Virus infetta il telefono tramite WhatsApp

14 Maggio 2019 | Autore:

> Diritto e Fisco Pubblicato il 14 Maggio 2019



Installato uno spyware su un numero ignoto di cellulari in tutto il mondo tramite la funzione di chiamata vocale. A rischio tutti i dati. Che fare?

Questa volta l’hanno fatta davvero grossa. E tu potresti essere una loro vittima senza che nemmeno te ne sia accorto. Tutti i dati – dico «tutti» – del tuo smartphone potrebbero essere finiti nelle mani degli hacker se, come presumibile, hai installato WhatsApp. Foto, chat, conversazioni, messaggi, contatti. Tutto. Com’è possibile? Colpa di uno spyware, cioè di un software capace di entrare in un qualsiasi sistema operativo attraverso la funzione di chiamata vocale del sistema di messaggistica di proprietà di Facebook. Probabilmente non hai nemmeno sentito squillare il telefonino. Non serve: questi pirati dell’informatica hanno inventato il modo di cancellare la loro chiamata dal registro delle telefonate ricevute in modo tale che tu non sappia di essere stato contattato. Ma nel frattempo, sono riusciti a fregarti. Con un virus che infetta il telefono tramite WhatsApp.

Virus su WhatsApp: che è successo?

Nell’era in cui non puoi ricevere un qualsiasi servizio, nemmeno una prestazione sanitaria urgente, se non metti una firma a protezione dei tuoi dati personali e sensibili, qualcuno riesce a impossessarsi della tua privacy nel modo più subdolo: entrando di nascosto nel tuo cellulare per rubarti la vita. Solo all’inizio di maggio la società di Mark Zuckerberg si è accorta di una falla di dimensioni ciclopiche. Lo stesso Facebook dice di avere risolto il problema. Ma nel frattempo, che è successo con WhatsApp e che cosa si può fare per evitare altri danni?

In pratica, i malintenzionati (chiamiamoli così per evitare dei termini molto politically incorrect) attraverso la funzione di chiamata vocale su WhatsApp sono stati in grado di installare sui telefonini presi di mira uno spyware in grado di entrare nelle chat criptate, di attivare microfono e telecamera dello smartphone in modo da spiarti senza filtri, di accedere a foto e video salvati sul dispositivo, ai tuoi contatti o a qualsiasi altra cosa tu pensassi fosse salvata da una password o dalla tua impronta digitale. Non importa quale sistema operativo tu abbia scelto: Android, iOs o Windows Phone sono ugualmente vulnerabili. Non si salva nessuno.
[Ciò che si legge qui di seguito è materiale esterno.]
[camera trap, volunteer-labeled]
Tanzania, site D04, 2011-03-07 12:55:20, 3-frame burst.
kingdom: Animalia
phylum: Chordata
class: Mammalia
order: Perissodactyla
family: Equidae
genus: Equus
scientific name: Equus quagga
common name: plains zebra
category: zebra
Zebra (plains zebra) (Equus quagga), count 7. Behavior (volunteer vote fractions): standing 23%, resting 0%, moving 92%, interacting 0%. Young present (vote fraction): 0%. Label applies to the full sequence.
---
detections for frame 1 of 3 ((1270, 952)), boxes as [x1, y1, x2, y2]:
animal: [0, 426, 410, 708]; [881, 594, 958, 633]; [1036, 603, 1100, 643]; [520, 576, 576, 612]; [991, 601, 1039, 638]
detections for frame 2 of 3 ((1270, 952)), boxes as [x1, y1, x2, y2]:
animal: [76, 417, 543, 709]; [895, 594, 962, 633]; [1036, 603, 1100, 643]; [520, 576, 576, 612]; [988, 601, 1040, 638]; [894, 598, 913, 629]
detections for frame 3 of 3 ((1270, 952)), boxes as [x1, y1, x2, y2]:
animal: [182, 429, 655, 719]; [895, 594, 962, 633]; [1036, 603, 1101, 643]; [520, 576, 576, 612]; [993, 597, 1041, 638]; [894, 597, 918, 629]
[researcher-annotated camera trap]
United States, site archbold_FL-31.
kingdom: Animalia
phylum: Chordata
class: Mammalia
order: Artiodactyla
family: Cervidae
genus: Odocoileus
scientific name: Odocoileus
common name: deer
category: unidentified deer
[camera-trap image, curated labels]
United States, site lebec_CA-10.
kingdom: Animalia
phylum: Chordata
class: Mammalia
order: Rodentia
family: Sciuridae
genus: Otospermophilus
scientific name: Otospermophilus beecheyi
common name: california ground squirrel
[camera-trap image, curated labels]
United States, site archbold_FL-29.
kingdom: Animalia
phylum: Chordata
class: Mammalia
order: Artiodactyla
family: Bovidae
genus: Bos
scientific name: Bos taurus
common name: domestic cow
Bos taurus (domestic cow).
Inutile che vai sul registro delle chiamate ricevute via WhatsApp: il software installato nel tuo cellulare è in grado di cancellare la cronologia delle chiamate da lui effettuate. Non lascia tracce, insomma. Anzi, si potrebbe dire amaramente che le tracce se le porta via lui a tua insaputa.

Virus su WhatsApp: di chi è la colpa?

Zuckerberg traccia un quadro degno di un film di 007. Il fondatore di Facebook e proprietario di WhatsApp punta il dito contro una società israeliana chiamata Nso Group, come riportato dal quotidiano inglese Financial Times. Si tratta di un gruppo che fornisce ai governi degli spyware per controllare i sistemi operativi dei cellulari. È legale? Teoricamente no. Ma esiste. E, a quanto pare, fa danni. Piuttosto grossi. La società ammette di creare degli spyware ma sostiene di non avere alcun coinvolgimento nella vicenda, poiché la sua tecnologia viene gestita da agenzie di intelligence e forze dell’ordine. Questo dovrebbe tranquillizzare gli utenti? Semmai, forse il contrario. Il gruppo israeliano, insomma, sembra voler suggerire che il suo nome Nso sta per «Non so». O non voglio sapere.

Virus su WhatsApp: cosa fare?

Non è rassicurante nemmeno il consiglio del manager della Citizen Lab (la società a cui Zuckerberg si è rivolto per tentare di risolvere il problema), John Scott Railton. Alla domanda «che cosa si può fare per ovviare il problema?» lui ha risposto: «Niente». Ben che vada, rimuovi WhatsApp dal tuo cellulare. La cosa inquietante è che non ha aggiunto: «Prova a installarlo di nuovo». Perché l’applicazione è talmente vulnerabile che in qualsiasi momento potrebbe essere violata di nuovo. L’aggiornamento è l’unica alternativa possibile. Ma, per quanto Zuckerberg si impegni a dire che la falla è stata risolta, ti fideresti?


1 Commento

  1. Della privacy non mi preoccupo perchè non ho segreti per nessuno, come tutte le persone oneste. Si devono preoccupare quelli che svolgono attività poco chiare e di questi ve ne sono tanti.